STATED PROBLEM A - What did stylists call the DeSoto's stacked six-lamp rear end in the 1957 DeSoto text?
STATED PROBLEM B - Carry on the text about the 1957 DeSoto from its final sentence.

DOCUMENT SEGMENT -

□ □ □ □ □ □ □

When the DeSoto rolled out with bold new Forward Look styling for 1957, the ad writers were fired up enough to call it “the most exciting new car in the world today.”
1957 DeSoto fiberglass studio model under construction
When Virgil Exner’s new Forward look cars for all five Chrysler divisions for 1957 were introduced to the public in the final days of October in 1956, they were a remarkable departure in auto styling. So much of a departure, in fact, that many people today assume the Forward Look began in 1957 rather than in 1955, when Exner’s new design language actually made its debut.
Fireflite Explorer 9-Passenger Station Wagon
While all five Chrysler divisions shared the same general design theme in ’57 (and Chrysler and senior DeSoto shared the same greenhouse and body shell) each brand was given its own distinct identity. The DeSoto’s new look was as flamboyant as any in the Chrysler camp, with a stacked six-lamp rear end treatment the division called “signal tower.” Here the tail, turn/brake, and backup lamps illuminated separately, creating a semaphore effect. Stylists at Chrysler and elsewhere called the setup the “Christmas tree.”
Adventurer Convertible
As the Motor City was navigating the transition to quad headlamps in ’57, some DeSotos have two headlamps while others have four. (The fenders were designed to accommodate either one.) It’s a complicated matter, but according to the National Desoto Club, when the Adventurer was introduced in January of 1957 they were all equipped with quad lamps, and they were phased into production from that point on the Firedome and Fireflight models as well. The junior Firesweep models stuck with two headlamps for the duration of the ’57 production run.
New for ’57, the Firesweep represented a significant expansion of the DeSoto product line. (See our feature on the Firesweep here.) While the Firedome, Fireflite, and Adventurer shared Chrysler’s 126-in wheelbase platform, the Firesweep was based on the smaller 122-in Dodge package. Additionally, the senior DeSotos were powered by Fire Dome hemi V8s, with the high-performance Adventurer treated to a 345 cubic-inch version with 345 hp, or one hp per cubic inch. However, the Firesweep was limited to a Dodge-sourced 325 CID poly-head V8.
Fireflite Sportsman Hardtop Sedan at The Henry Ford
Thanks to the reduced content, the Firesweep was priced around $200 less than the Firedome and nearly $800 less than the Fireflite. That was an attractive proposition for DeSoto shoppers, since the Fireflite shared the same styling and most of the features. But with its lower profit margins and reduced revenue, it wasn’t much of a bargain for the DeSoto division or the parent corporation—not that the Firesweep was entirely to blame for the brand’s fading fortunes.

□ □ □ □ □ □ □

SUPPLIED INFORMATION -
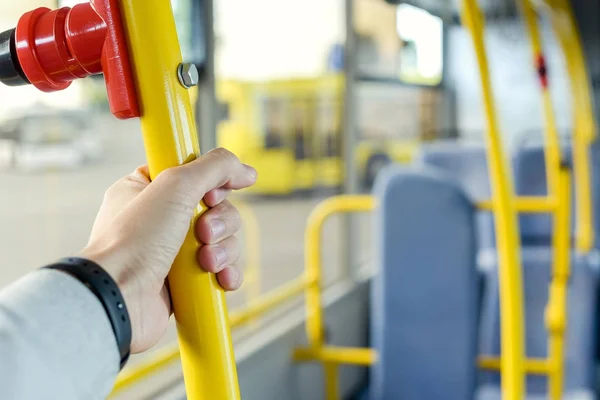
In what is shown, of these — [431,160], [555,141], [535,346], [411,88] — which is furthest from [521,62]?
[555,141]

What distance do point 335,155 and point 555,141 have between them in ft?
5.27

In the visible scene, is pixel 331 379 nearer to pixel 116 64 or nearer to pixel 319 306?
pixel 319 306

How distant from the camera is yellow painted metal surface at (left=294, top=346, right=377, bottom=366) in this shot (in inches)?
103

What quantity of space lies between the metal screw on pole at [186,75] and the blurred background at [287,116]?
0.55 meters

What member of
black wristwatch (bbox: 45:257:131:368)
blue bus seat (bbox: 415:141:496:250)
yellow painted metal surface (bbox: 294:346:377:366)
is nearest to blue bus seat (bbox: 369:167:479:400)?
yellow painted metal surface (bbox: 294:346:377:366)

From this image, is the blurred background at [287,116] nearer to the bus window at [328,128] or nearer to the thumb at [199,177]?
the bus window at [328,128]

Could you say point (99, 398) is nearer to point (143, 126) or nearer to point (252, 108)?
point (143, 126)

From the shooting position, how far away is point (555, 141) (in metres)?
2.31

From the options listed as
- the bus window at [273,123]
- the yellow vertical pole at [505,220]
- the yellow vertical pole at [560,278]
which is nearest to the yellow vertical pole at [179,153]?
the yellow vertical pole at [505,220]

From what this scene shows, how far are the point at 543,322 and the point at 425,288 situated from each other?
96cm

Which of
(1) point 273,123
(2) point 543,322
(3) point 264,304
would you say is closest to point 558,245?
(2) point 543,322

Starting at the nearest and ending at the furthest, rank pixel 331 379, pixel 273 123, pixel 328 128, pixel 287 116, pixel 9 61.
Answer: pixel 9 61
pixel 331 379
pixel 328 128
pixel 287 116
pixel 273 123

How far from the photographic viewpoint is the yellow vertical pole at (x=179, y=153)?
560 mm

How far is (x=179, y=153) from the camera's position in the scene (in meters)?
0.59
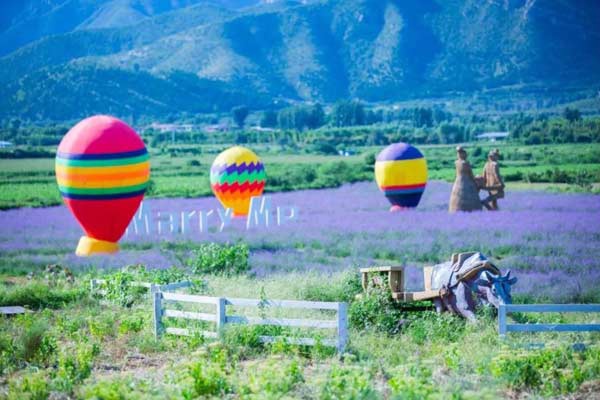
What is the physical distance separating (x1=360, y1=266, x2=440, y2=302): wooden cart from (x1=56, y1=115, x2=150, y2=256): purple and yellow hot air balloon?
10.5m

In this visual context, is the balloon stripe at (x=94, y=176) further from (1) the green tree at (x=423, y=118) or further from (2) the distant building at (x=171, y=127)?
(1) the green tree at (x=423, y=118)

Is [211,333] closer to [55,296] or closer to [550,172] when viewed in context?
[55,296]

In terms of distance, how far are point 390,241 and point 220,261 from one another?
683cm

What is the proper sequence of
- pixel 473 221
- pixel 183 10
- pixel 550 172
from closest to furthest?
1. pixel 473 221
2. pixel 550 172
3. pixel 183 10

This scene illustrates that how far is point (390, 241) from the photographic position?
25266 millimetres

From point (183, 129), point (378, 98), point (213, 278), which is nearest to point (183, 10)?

□ □ □ □ □ □ □

TASK OUTPUT A - The "Christmas tree."

TASK OUTPUT B -
In a good year, DeSoto volume traditionally ran somewhere near the 100,000 mark, and ’57 was better than most at 117,000 cars. However, the lower-priced Firesweep took a third of the total, robbing sales of the senior DeSoto and siphoning off Dodge buyers as well. In the following year DeSoto sales fell 50 percent, and another 50 percent in 1960. Barely 3,000 DeSotos were produced for 1961, and the division was officially cancelled on November 30, 1960.

Before NHTSA and that mean ol’ FMVSS existed, automotive lighting standards in the United States were regulated entirely at the individual state level, with some technical guidance coming from SAE. There was no federal agency oversight of vehicle lighting until FMVSS mandates for 1968.
Plop-plop-fizz-fizz quad headlamps were not legal everywhere in 1957. Some states like South Dakota, Nebraska, Tennessee and Oklahoma were late holdouts. In 1957, Chrysler offered both dual and quad configurations, but most manufacturers built to the strictest states’ rules to ensure nationwide legality.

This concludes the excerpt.